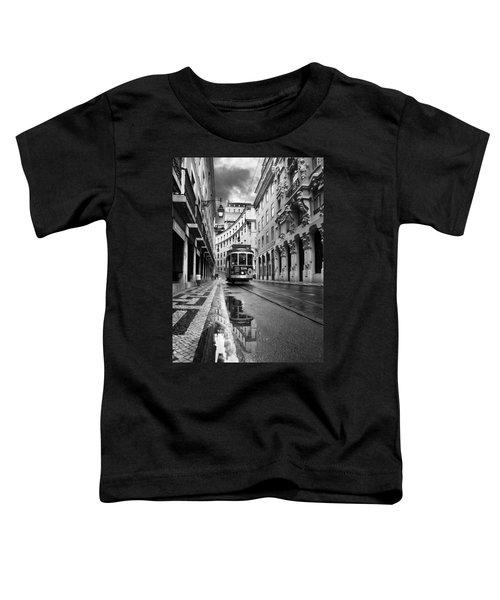 Lisbon Toddler T-Shirt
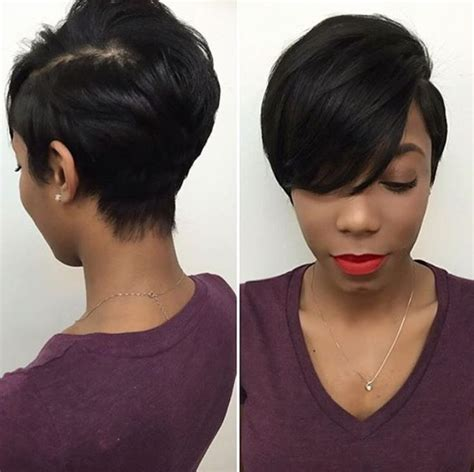 cheap hair extensions for pixie cuts 1000 images about awesome pixie hairstyles on pinterest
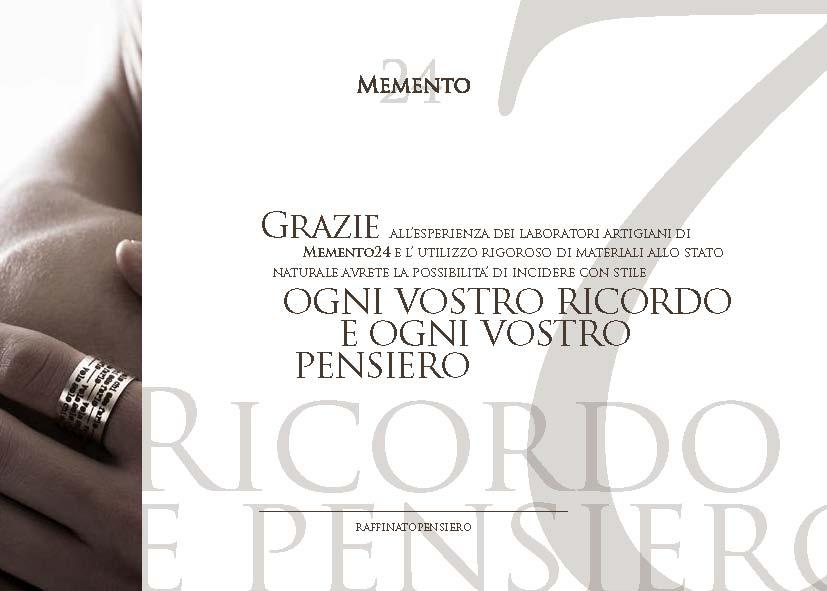 MEMENTO24 - Brochure WEB_Pagina_08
+ + +
An exact transcript is required, covering the lines from the one containing "cheap hair extensions" through the end of the listing above, inclusive, without pictures.

(RESPONSE BOX)
 cheap hair extensions for pixie cuts 1000 images about awesome pixie hairstyles on pinterest
 MEMENTO24 - Brochure WEB_Pagina_08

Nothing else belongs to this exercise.